Cinéma 

«Anna», l’espionne sexy qui venait du froid

Luc Besson fantasme sur une nouvelle fille belle et dangereuse, une tueuse du KGB qui joue double jeu. Les scènes d’action meurtrières l’emportent sans surprise sur la réflexion géopolitique

Avec Valérian et la Cité des mille planètes (2017), Luc Besson a volé artistiquement plus haut qu’il ne l’avait jamais fait. Et s’est crashé financièrement comme jamais auparavant, l’Amérique ayant mortellement boudé son space opera. Plagier la bande dessinée de Christin et Mézières pour élaborer Star Wars, OK. Mais qu’un Frenchie vienne marcher sur nos plates-bandes étoilées, never! Frôlant la banqueroute, le nabab de Saint-Denis revient à ce qui a fait son succès: une héroïne sexy dézinguant à tout-va la crapule. Las! Les Etats-Unis ont copieusement boudé Anna.

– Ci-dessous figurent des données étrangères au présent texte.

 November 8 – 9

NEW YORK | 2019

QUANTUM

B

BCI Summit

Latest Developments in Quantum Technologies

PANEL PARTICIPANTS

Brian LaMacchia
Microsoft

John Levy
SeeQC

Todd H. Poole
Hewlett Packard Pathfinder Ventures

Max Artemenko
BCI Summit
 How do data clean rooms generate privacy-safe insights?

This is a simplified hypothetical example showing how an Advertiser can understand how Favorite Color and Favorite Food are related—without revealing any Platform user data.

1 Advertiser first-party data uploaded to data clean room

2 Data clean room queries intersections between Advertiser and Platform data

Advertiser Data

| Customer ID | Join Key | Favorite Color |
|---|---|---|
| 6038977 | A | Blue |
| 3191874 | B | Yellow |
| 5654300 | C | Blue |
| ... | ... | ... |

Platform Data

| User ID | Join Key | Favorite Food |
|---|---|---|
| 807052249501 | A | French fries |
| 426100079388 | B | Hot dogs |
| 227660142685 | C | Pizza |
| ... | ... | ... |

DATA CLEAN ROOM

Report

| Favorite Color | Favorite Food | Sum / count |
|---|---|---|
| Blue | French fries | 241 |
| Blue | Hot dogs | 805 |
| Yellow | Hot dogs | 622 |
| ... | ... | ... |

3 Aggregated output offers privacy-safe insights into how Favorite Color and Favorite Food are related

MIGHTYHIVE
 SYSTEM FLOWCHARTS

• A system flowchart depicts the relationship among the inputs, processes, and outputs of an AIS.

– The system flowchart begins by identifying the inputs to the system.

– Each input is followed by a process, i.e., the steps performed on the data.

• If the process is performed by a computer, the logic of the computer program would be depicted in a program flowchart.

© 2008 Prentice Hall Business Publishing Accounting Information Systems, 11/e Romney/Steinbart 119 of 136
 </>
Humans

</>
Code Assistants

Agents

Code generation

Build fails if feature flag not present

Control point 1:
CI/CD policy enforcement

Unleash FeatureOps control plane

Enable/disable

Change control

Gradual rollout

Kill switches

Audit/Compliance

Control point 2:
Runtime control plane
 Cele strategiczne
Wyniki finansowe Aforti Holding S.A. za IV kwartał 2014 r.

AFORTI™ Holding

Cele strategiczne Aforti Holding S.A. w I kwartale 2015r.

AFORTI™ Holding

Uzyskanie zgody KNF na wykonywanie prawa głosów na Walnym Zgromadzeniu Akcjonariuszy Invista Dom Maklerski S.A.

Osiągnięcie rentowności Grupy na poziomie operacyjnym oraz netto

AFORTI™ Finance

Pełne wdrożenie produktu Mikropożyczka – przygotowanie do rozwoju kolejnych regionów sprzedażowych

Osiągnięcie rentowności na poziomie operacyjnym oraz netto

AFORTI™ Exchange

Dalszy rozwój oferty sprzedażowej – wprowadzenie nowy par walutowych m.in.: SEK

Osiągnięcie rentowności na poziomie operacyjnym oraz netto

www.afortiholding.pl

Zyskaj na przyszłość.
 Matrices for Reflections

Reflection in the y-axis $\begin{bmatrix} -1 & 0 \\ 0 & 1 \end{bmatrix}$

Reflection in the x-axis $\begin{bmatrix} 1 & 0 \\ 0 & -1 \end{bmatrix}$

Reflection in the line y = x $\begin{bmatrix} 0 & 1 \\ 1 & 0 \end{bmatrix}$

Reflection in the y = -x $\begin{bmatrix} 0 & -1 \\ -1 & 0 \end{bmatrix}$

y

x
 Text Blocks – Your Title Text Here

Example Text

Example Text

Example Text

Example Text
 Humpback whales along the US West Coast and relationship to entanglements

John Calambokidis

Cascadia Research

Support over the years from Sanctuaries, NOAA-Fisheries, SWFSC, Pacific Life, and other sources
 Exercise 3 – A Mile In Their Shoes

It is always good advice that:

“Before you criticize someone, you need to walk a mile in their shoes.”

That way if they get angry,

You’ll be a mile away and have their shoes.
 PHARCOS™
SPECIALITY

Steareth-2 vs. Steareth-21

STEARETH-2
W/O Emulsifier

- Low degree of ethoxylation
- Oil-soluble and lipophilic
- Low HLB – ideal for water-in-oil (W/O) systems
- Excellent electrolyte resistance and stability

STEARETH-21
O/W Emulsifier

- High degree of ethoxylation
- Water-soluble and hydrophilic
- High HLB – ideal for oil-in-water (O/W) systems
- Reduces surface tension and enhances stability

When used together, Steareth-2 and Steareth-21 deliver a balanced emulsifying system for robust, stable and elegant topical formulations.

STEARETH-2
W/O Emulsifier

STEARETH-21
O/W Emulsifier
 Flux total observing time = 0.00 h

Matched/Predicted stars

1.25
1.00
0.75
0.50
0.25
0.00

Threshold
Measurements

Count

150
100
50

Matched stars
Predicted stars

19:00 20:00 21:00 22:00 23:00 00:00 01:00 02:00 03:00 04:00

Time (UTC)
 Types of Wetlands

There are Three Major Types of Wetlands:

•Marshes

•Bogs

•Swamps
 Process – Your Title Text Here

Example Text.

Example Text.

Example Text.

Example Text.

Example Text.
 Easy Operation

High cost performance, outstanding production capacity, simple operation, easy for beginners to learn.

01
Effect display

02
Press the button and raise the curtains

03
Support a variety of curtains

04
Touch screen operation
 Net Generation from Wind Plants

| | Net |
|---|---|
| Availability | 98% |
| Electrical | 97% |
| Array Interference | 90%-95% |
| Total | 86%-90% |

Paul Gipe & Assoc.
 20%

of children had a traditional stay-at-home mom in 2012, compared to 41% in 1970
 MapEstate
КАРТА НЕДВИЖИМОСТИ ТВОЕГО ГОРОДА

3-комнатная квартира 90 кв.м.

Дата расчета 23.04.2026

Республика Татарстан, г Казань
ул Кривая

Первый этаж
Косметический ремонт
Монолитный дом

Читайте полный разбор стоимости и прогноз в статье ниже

L’action s’inscrit dans le conflit Est-Ouest, où se sont épanouis les premiers James Bond. Anna (Sasha Luss, un modèle russe rejoignant le sérail des Besson Girls, Anne Parillaud, Milla Jovovich, Rie Rasmussen…) est une paumée qui fume des joints dans un gourbi de Saint-Pétersbourg avec un mauvais garçon. Après un casse raté, débarque Alex (Luke Evans), un recruteur du KGB. Il bute le copain d’Anna et propose à la jeune femme l’alternative suivante: la mort ou le service secret armé. Elle opte pour la seconde offre et devient la plus formidable des machines à tuer. Promue top-modèle à Paris, elle exerce ses talents en Occident et tombe dans le filet de Lenny Miller (Cillian Murphy), de la CIA. Elle devient agent double, entretient une relation sexuelle avec les deux hommes – mais aussi avec une fille de l’agence de mannequin.

Gerce machiavélique

Invraisemblablement naïf, ce récit à double, à triple fond et plus est raconté dans le désordre («Trois ans plus tôt», «Six mois plus tôt», etc.). Cette narration déstructurée ajoute à la superficialité d’un produit dont chaque personnage est un cliché, de Lenny, «malin, beau et un peu salaud», à la supérieure d’Anna, une vieille gerce machiavélique et tabagique (Helen Mirren).

Quant à Anna, cette nouvelle imago féminine bessonnienne, cet avatar transparent de Nikita, fille à la dérive récupérée par l’Etat et dressée à tuer, elle s’impose en créature à la fois enfantine et cruelle, une sorte de mante sentimentale, un objet de désir lourdement armé. Quand, lors d’un shooting de mode, l’héroïne se rebelle contre le photographe dictatorial et le fait ramper, elle rabaisse le sadomasochisme au niveau de Pif le chien.

En mission, l’espionne qui venait du froid est invincible (une centaine de victimes?): elle empoisonne, poignarde, étrangle… Elle flingue surtout. Son premier mandat est d’abattre un mafieux dans un grand restaurant. Pour la tester, ses supérieurs n’ont pas chargé l’arme. Elle se débrouille donc avec les moyens du bord, estourbit une vingtaine (plus?) de gardes du corps avant de dégommer la cible à coups de fourchette… Autrement, ses chargeurs sont inépuisables: lorsqu’elle quitte le QG du KGB après avoir tué le directeur, c’est à feu roulant qu’elle abat les forces de sécurité. Comme on pouvait s’en méfier, Luc Besson n’est pas John Le Carré.


Anna, de Luc Besson (France, Etats-Unis, 2019), avec Sasha Luss, Helen Mirren, Luke Evans, Cillian Murphy, 1h59.